National Review
reports:
More often than not, the ACLU is totally wrong. Exhibit A: its opposition to voter ID. But the ACLU is firmly on the side of the angels when it comes to transparency of police conduct.
Thus, we should applaud the Supreme Court, which today declined the chance to review Alvarez v. ACLU of Illinois, a Seventh Circuit case. The Circuit Court had blocked an Illinois statute that makes it a felony to record audio of a police officer’s “performing duties as a law enforcement officer.”
The statute in question, 720 Ill. Comp. Stat. 5/14-2(a)(1), forbade recording a conversation without the consent of all parties — regardless of whether the conversation was private or public. In an odd twist, since it only prohibits audio recordings, you aren’t violating the law if you make a silent video of a police officer making a public arrest. But if you add audio to the recording, you face four to fifteen years in jail!
The law was passed in 1961 to prevent unauthorized wiretapping. But as the Seventh Circuit said, Illinois “criminalized the nonconsensual recording of most any oral communication, including recordings of public officials doing the public’s business in public and regardless of whether the recording is open or surreptitious.”
The idea that recording a police officer making an arrest in public should subject an individual to jail time is obnoxious and a fundamental violation of basic First Amendment rights. According to the Seventh Circuit, the Illinois law “restricts a medium of expression commonly used for the preservation and communication of information and ideas, thus triggering First Amendment” protection. Illinois’s law is also bad public policy, since it limits transparency of the conduct of public officials. Such transparency is desperately needed in Illinois, with its long history of public corruption.

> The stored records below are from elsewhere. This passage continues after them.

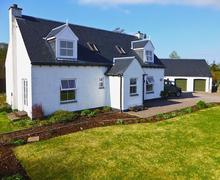 Snaptrip - Last minute cottages - Captivating Fort Augustus Cottage S57460 -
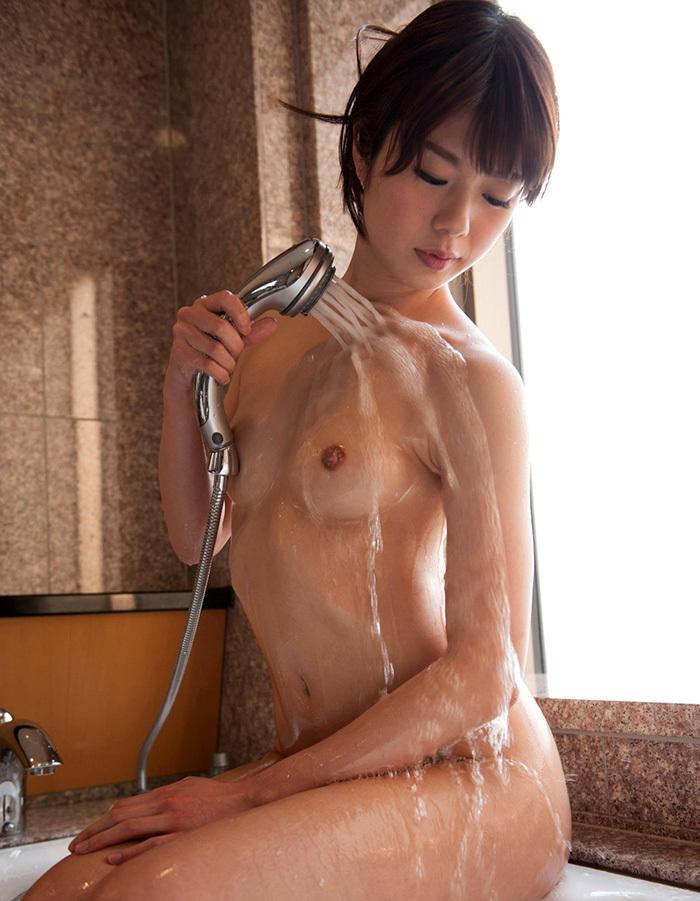 【シャワーエロ画像】この滴る水滴になりたい!全裸でシャワー中の女の子画像 09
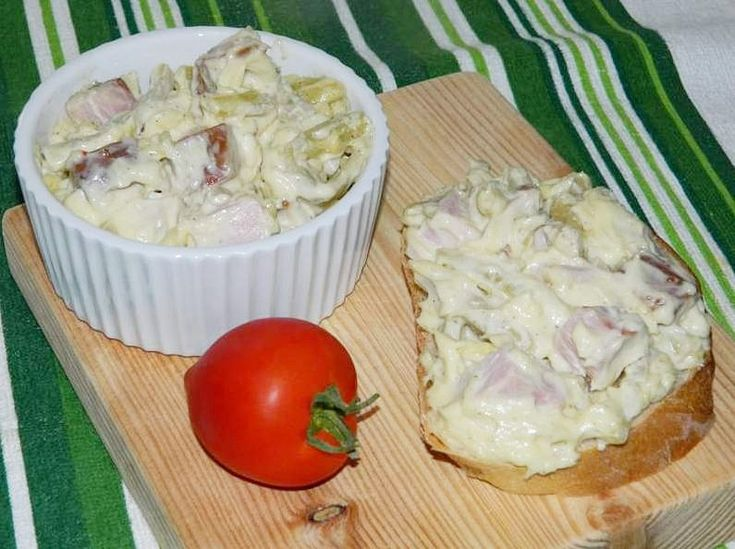 Salata de pastai cu pastrama si maioneza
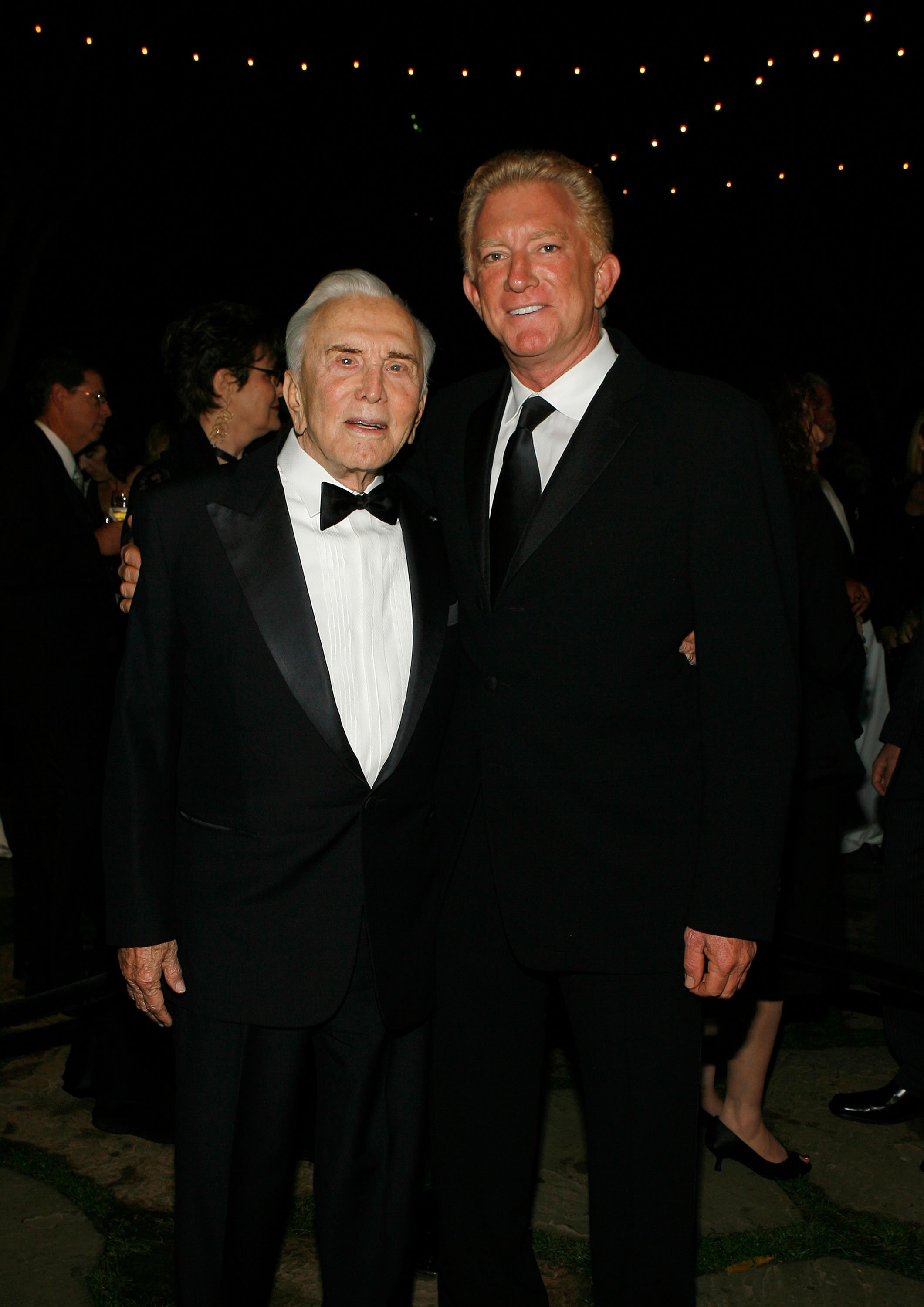 Kirk Douglas and Peter Douglas attend the Santa Barbara International Film Festival honoring John Travolta with the Kirk Douglas award held at the Four Seasons Biltmore hotel on November 15,2007, in Santa Barbara California. | Source: Getty Images.
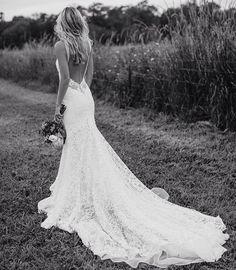 Het is niet dat ik nu al de ambitie heb maar ik zag deze jurk op @pinterest bij @madewithlovebridal  en dacht wauw!!! Wat een plaatje  Dit moet ik delen! - #droomjurk #droom #dromen #dreams #wedding #weddingdress #weddingdresses #beauty #lace #white
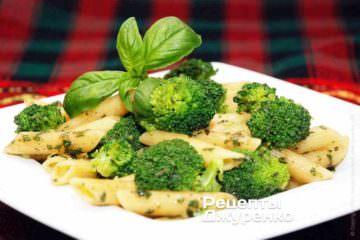 Паста с брокколи и чесночным соусом из зеленого базилика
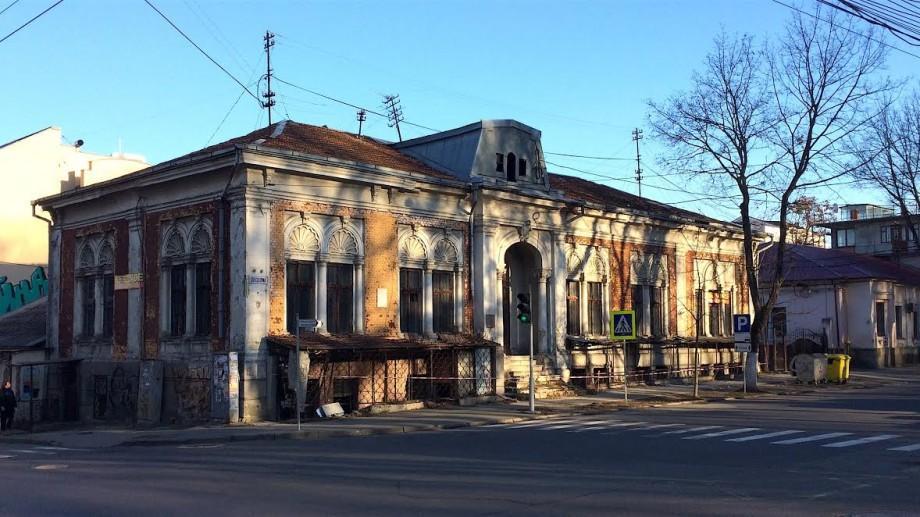 Descoperiri urbane: Înțelegerea între Nazarov și frații Lebedev sau istoria alternativă a casei de pe Columna 110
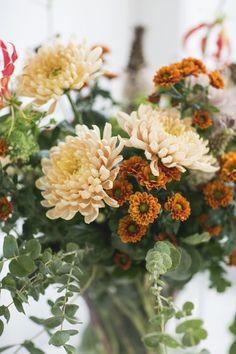 October Birthday, Autumn Cozy, White Pumpkins, Table Flowers, Autumn Garden, Fresh Flowers, Flower Decorations, Four Seasons, Warm And Cozy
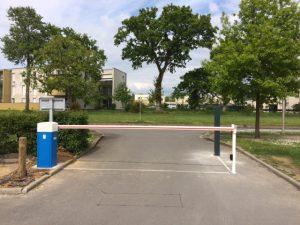 Installation d'une barrière levante LBA6 à Betton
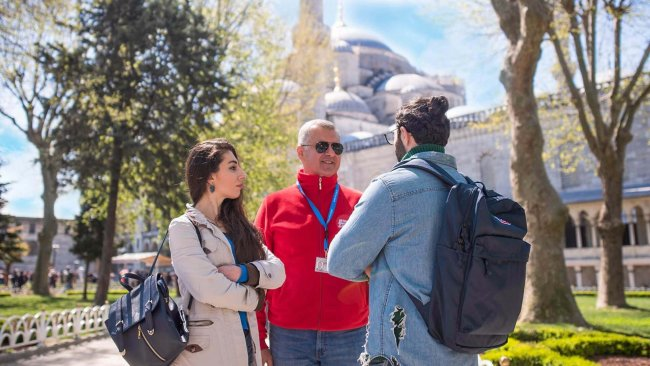 istanbul-blue-mosque-and-sultanahmet-square-tour - 8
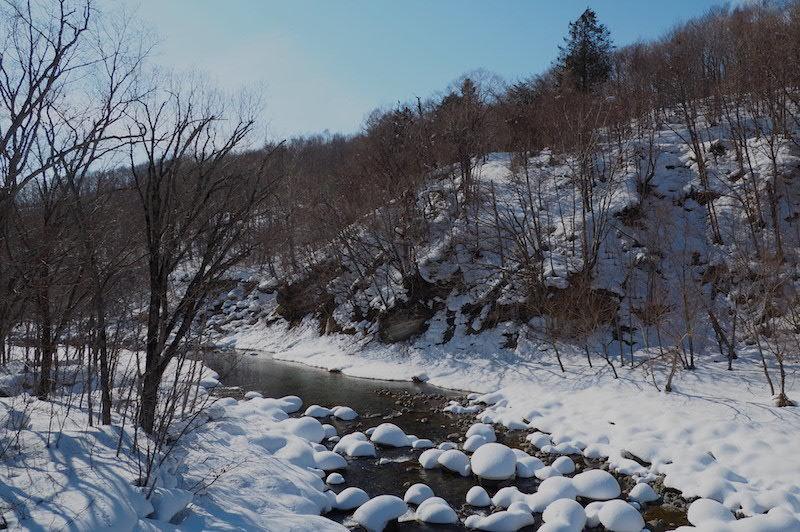 川の水面に雪の造形_b0068572_21404973.jpg
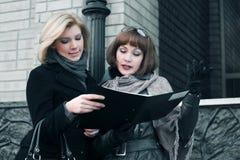 młodzi pieniężni bizneswomanów raporty Fotografia Stock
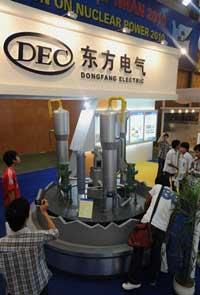 Khách tham quan đang xem mô hình lò phản ứng hạt nhân của công ty điện Đông Phương, Trung Quốc tại cuộc triển lãm về điện hạt nhân đang được tổ chức tại Hà Nội ngày 28 tháng 5 năm 2010. AFP PHOTO / HOANG DINH Nam.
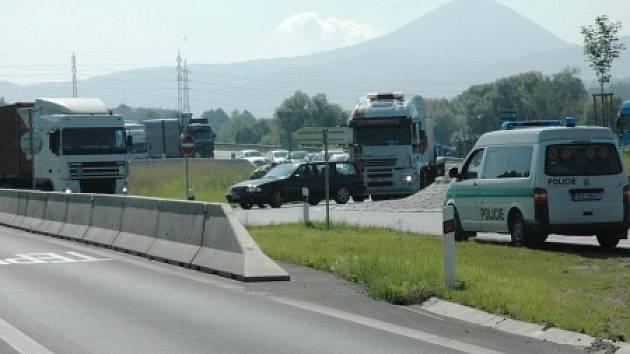 Fronty u Bystřan kvůli nehodě u Lovosic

The ACLU was right to challenge this law, and the Seventh Circuit was right to enjoin the statute, and the Supreme Court was right to deny certiorari of the lower court’s decision. Illinois should never have put this law on the books, and it should not have pursued this case all the way to the Supreme Court.
So it should be that there is a constitutional right to record public officials doing their public duties. Here is a
summary of the law. But some
cops don't like it:
A California man was jailed for four days for attempting to record police officers on a public street.

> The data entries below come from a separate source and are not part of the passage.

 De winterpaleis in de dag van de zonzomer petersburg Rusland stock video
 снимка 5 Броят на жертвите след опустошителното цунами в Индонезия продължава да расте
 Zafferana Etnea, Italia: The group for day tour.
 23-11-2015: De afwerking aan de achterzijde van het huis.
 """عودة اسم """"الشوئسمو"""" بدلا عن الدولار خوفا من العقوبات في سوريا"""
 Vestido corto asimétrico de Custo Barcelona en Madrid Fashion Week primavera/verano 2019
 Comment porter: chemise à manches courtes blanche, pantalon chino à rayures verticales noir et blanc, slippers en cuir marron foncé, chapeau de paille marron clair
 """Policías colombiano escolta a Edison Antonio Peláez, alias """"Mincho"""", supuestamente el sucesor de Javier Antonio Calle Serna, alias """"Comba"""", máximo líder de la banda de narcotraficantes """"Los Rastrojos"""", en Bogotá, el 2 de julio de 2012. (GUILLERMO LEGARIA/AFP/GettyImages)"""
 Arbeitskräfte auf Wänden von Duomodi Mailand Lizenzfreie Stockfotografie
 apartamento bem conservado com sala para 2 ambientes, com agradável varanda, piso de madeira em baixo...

Daniel J. Saulmon was charged with resisting, delaying and obstructing an officer but the video shows he was standing well out the way of a traffic stop and was only arrested when he failed to produce identification to an approaching officer.
And there is no law in California that requires citizens to produce identification. And even if there was, it would require the officer to have a reasonable suspicion that he was committing a crime.

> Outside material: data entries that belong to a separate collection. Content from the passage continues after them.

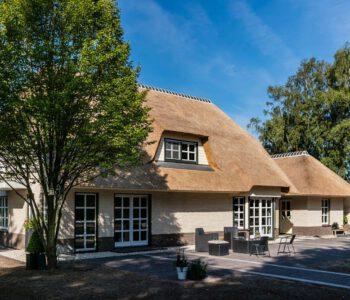 Rieten dak vervangen op een vrijstaande woning in Nunspeet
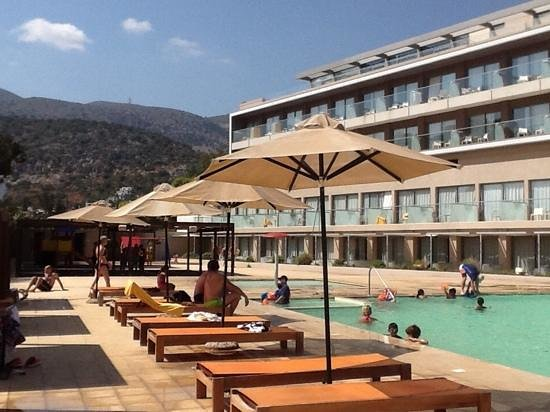 Aktia Lounge Hotel & Spa : piscine famille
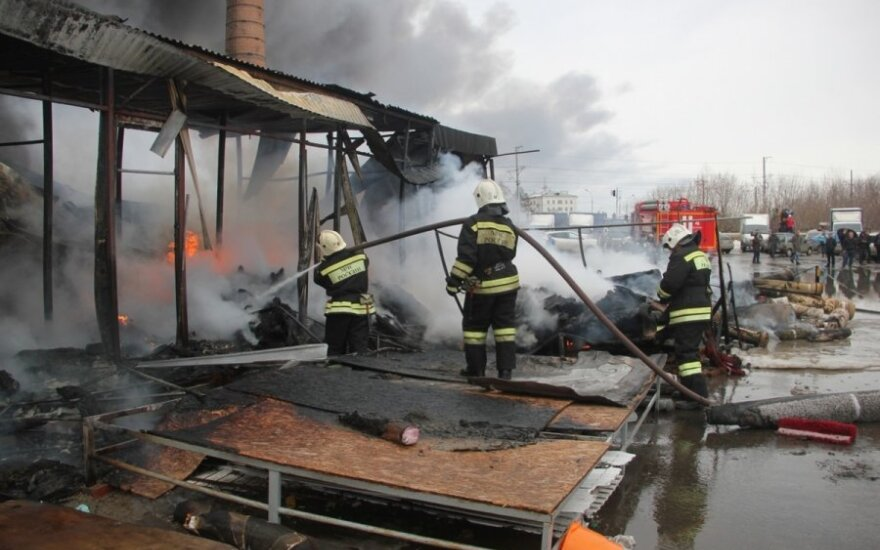 Пожар в торговом центре Казани: число жертв растет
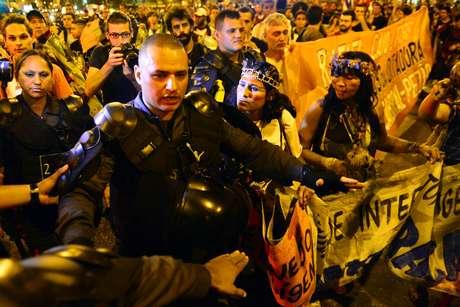 <p>Manifestantes contrários à realização da Copa do Mundo fazem protesto na praça Saens Peña, na Barra da Tijuca, zona norte do Rio de Janeiro</p>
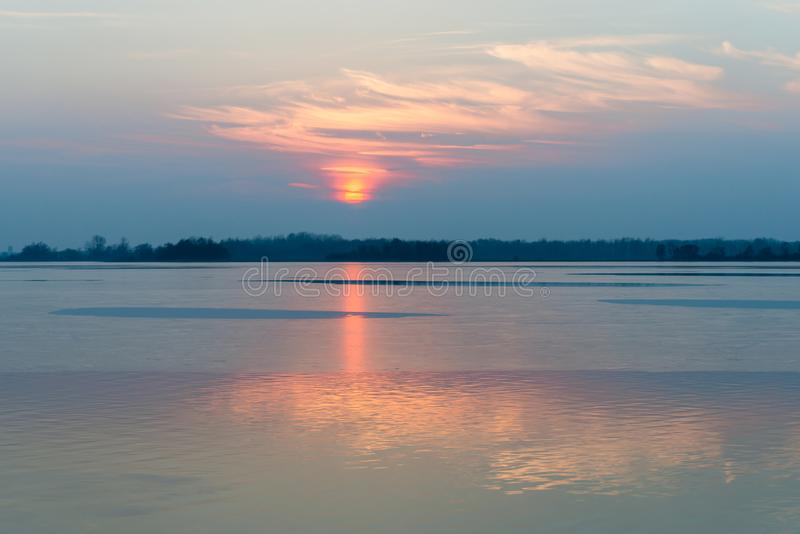 Koude eenzame zonsondergang in Nederlandse Loosdrecht stock foto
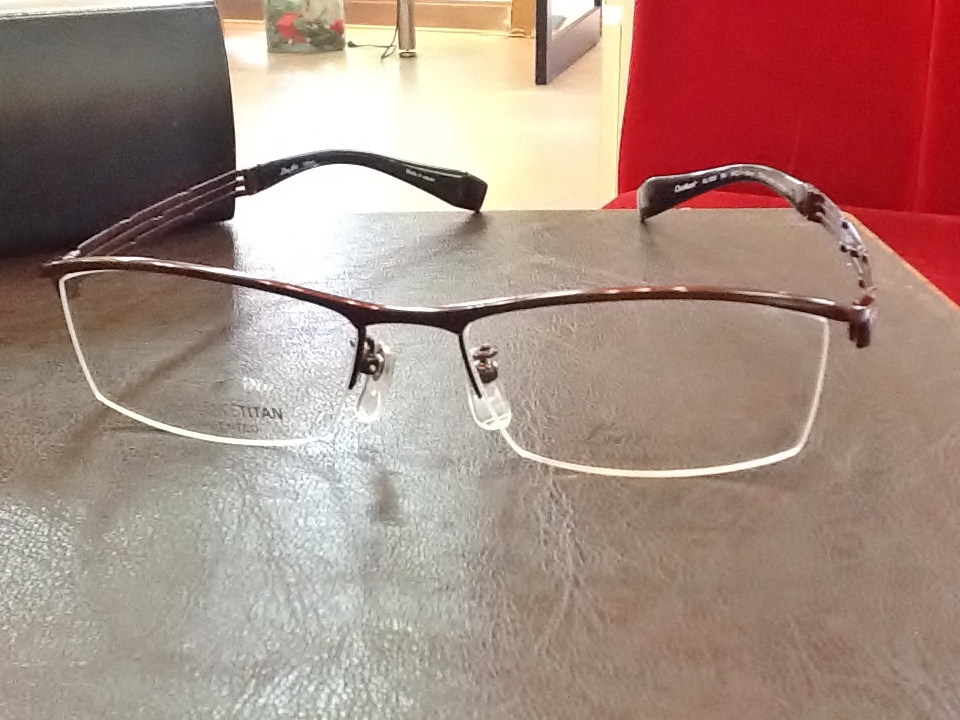 ラインアート 品番:XL1028 フレームカラー:BU レンズサイズ:54ミリ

But prosecutors have already dropped the charge against Saulmon as well as a few other minor citations relating to his bicycle such as not have proper reflectors on the pedals.
And they most likely knew who he was considering he won a $25,000 settlement from the same police department after they unlawfully arrested him on eavesdropping/wiretapping charges in 2005.
This time, it appears the Hawthorne Police Department will be dishing out much more, thanks to officer Gabriel Lira’s abuse of authority.
“They knew exactly who I was,” Saulmon said in a telephone interview with Photography is Not a Crime Saturday, adding that he has recorded them on a regular basis since the 2005 arrest when he was jailed after attempting to file a complaint inside the police station.
“They always address me as ‘Mr. Saulmon’,” he said.
No, it is not a crime to record cops, and it was police harassment to arrest this guy.